Ambientado no Presídio Filintos Prates, Rodrigo Lombardi volta como o protagonista Adriano. No período de um dia, enquanto o local é alvo de uma invasão por um grupo altamente armado, o carcereiro tem que coordenar a chegada de um terrorista internacional para um pernoite na penitenciária, ao mesmo tempo que tenta abafar os ânimos dos líderes de duas facções inimigas, que entram em conflito para assumir o comando da prisão.
Essas sequências potencializam a sensação de “quase solidão” do carcereiro, e alinham-se ao mote principal do projeto, originado a partir obra homônima de Drauzio Varella, e mantido tanto na série, como no filme. Carcereiros - o filme debate e expõe as falhas do sistema prisional brasileiro, a partir desse personagem. “Foi pertinente saber como esse tema é dado pouca importância, ele é muito delicado e importante para entender a segurança pública e pensar políticas diferentes”, avaliou o diretor José Eduardo Belmonte, em entrevista exclusiva ao Terra.
Com tanta ação, o que ficou de fora do longa foram os depoimentos reais de carcereiros, que, por vezes, misturaram-se aos ficcionais do elenco da série. E eles fizeram falta.
Os conflitos domésticos de Adriano também não deram muita audiência. Foi nos poucos brevemente contemplados que é feita a ligação com o espectador fiel, trazido da televisão. Mas quem acompanhou as duas temporadas pôde perceber também que algumas questões, deixadas em aberto na season finale, não foram respondidas.

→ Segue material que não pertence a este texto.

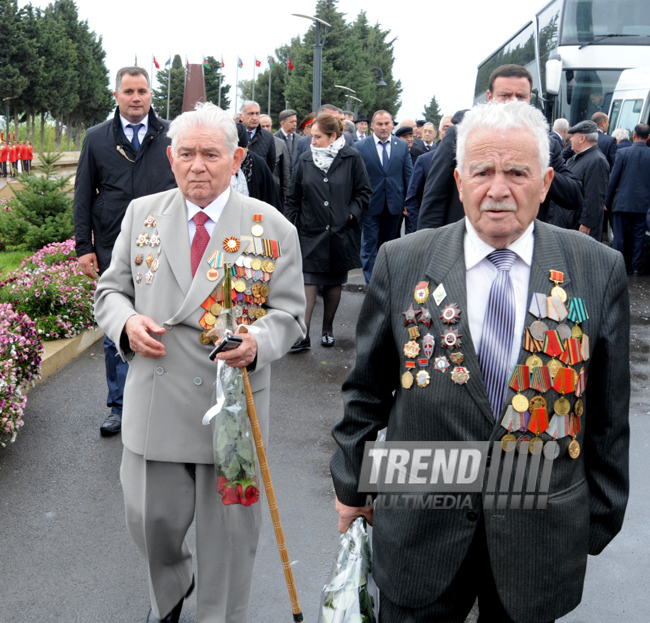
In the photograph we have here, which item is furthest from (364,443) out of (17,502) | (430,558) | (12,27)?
(12,27)

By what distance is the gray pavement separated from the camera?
11.4ft

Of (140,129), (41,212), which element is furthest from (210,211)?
(41,212)

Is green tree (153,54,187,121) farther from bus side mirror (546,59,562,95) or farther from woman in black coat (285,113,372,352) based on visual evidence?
woman in black coat (285,113,372,352)

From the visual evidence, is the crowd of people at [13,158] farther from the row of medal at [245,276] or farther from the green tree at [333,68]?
the green tree at [333,68]

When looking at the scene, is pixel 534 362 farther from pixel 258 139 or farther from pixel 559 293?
pixel 258 139

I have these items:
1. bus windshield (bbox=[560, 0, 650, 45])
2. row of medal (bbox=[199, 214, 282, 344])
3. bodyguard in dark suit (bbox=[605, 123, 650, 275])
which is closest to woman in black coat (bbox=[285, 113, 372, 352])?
row of medal (bbox=[199, 214, 282, 344])

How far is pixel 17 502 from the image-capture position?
173 inches

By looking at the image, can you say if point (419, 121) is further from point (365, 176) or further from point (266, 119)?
point (365, 176)

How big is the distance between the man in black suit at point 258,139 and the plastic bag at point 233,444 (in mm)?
6251

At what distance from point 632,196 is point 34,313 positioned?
8.90 m

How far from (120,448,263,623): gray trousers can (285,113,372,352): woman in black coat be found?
14.1 feet

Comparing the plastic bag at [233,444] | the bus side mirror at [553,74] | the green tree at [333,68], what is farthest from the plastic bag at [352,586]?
the green tree at [333,68]

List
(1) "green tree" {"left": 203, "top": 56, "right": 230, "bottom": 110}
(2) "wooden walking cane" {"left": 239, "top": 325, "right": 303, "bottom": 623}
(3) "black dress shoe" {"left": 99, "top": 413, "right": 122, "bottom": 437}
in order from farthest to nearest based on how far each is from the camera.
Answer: (1) "green tree" {"left": 203, "top": 56, "right": 230, "bottom": 110} < (3) "black dress shoe" {"left": 99, "top": 413, "right": 122, "bottom": 437} < (2) "wooden walking cane" {"left": 239, "top": 325, "right": 303, "bottom": 623}

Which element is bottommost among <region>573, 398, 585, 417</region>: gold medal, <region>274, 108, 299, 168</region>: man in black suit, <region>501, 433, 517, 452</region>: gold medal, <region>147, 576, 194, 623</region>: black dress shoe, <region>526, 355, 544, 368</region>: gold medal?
<region>147, 576, 194, 623</region>: black dress shoe
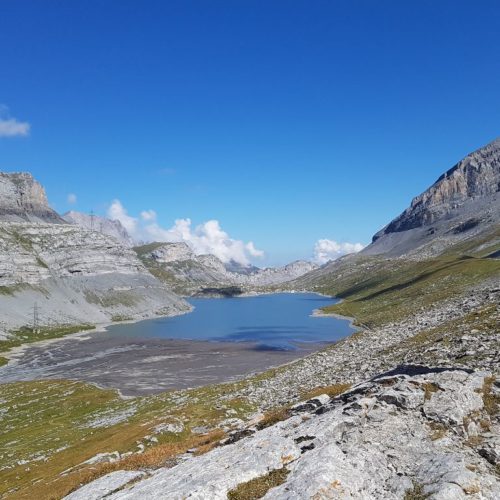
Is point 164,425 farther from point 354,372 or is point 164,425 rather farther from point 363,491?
point 363,491

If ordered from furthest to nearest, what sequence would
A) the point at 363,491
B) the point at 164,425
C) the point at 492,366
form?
the point at 164,425 → the point at 492,366 → the point at 363,491

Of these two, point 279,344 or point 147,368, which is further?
point 279,344

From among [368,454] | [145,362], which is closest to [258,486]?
[368,454]

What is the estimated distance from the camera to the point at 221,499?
54.4 ft

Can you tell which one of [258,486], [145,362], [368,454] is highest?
[368,454]

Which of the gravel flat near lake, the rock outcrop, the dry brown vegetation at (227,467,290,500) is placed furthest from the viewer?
the gravel flat near lake

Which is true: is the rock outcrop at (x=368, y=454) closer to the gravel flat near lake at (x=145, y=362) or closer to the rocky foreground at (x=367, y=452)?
the rocky foreground at (x=367, y=452)

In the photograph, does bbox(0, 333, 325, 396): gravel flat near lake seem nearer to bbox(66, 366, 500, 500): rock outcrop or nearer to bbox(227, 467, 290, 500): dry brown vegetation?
bbox(66, 366, 500, 500): rock outcrop

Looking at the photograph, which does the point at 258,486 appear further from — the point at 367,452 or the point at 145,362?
the point at 145,362

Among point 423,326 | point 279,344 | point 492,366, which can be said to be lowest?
point 279,344

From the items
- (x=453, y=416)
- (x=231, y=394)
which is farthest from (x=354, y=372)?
(x=453, y=416)

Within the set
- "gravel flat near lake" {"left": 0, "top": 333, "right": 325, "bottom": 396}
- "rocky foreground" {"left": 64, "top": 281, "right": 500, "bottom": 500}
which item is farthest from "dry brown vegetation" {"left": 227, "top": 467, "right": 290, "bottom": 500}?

O filme, cujo roteiro foi pensado inicialmente como possibilidade para o primeiro episódio da segunda temporada, foi pensado para existir independentemente, e, com o cinema, quem sabe, chegar com mais facilidade às massas.
A estreia de Kaysar
Um dos grandes destaques da produção é para a atuação de Kaysar Dadour, que interpreta o terrorista internacional Abdel Mussa. Gravado antes de Órfãos da Terra, novela da Globo exibida em 2019, na faixa das 18h, o filme marca a estreia do ex-participante do reality show Big Brother Brasil como ator.

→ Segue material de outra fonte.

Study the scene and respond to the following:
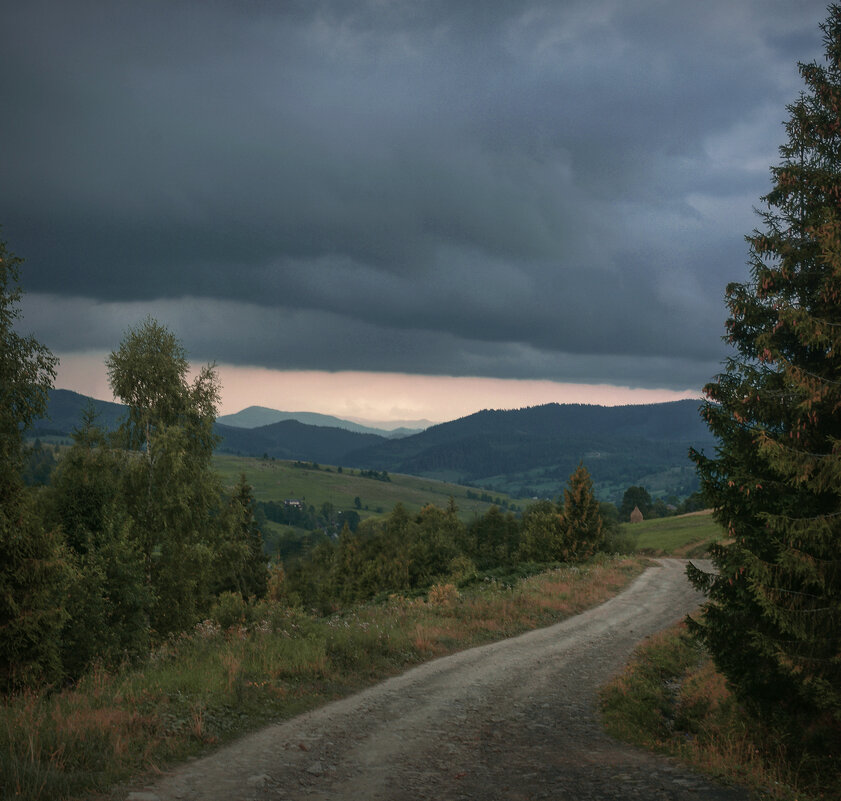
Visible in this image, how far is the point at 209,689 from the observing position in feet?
35.5

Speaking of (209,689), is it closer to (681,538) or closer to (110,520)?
(110,520)

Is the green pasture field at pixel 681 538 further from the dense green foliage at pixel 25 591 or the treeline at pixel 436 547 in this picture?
the dense green foliage at pixel 25 591

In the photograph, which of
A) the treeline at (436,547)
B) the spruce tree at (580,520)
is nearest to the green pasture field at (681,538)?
the treeline at (436,547)

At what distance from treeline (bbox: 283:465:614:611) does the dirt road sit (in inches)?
1948

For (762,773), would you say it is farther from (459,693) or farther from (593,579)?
(593,579)

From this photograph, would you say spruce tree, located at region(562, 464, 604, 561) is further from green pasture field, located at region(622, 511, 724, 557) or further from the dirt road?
the dirt road

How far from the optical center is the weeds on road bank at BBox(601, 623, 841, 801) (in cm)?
876

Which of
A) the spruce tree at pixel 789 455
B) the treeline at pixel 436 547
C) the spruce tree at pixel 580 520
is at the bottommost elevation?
the treeline at pixel 436 547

Elogiadíssimo pelo diretor e pelo elenco, Kaysar faz uma breve participação no filme, mas poderosa. “É dom. Ele (Kaysar) tem uma vida interior muito complexa, e ele acessa essa vida, o que é uma qualidade do bom ator”, comenta Belmonte. “Quando você é um não ator, e você entra num set, e se você relaxar e se você entender o que está acontecendo à sua volta, você pode chegar num lugar que nem o ator, em si, vai conseguir, porque você já está preso à técnicas. Mas se você é bem assessorado, você chega a lugares incríveis. E o Kaysar chegou”, garante Lombardi.

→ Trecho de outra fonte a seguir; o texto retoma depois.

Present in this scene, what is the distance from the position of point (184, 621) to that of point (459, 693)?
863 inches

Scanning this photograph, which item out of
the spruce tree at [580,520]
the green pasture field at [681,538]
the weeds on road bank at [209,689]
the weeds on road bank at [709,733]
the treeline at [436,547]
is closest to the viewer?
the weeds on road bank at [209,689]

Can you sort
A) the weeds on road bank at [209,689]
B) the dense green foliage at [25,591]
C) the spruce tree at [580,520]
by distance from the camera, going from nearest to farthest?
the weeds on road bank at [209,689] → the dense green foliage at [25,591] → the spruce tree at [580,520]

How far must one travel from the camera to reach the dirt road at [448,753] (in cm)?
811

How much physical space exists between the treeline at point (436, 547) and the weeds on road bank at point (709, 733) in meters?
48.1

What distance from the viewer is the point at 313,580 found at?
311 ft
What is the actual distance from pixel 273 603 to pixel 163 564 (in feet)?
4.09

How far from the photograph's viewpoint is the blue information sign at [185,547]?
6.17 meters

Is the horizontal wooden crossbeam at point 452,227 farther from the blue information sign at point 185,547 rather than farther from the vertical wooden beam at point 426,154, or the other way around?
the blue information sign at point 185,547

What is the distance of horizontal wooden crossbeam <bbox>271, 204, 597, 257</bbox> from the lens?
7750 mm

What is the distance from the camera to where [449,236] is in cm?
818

Para Dadour, participar do filme foi uma “honra” cujas experiências ficaram marcadas. “A cadeia, a cela, quando eu sentava lá, sozinho, deitava, só para sentir o cheiro de medo”, avaliou. “Quando eu filmei dentro de senzalas, é a mesma de dentro do presídio”, disse Jackson Antunes, que interpreta Comandante no longa.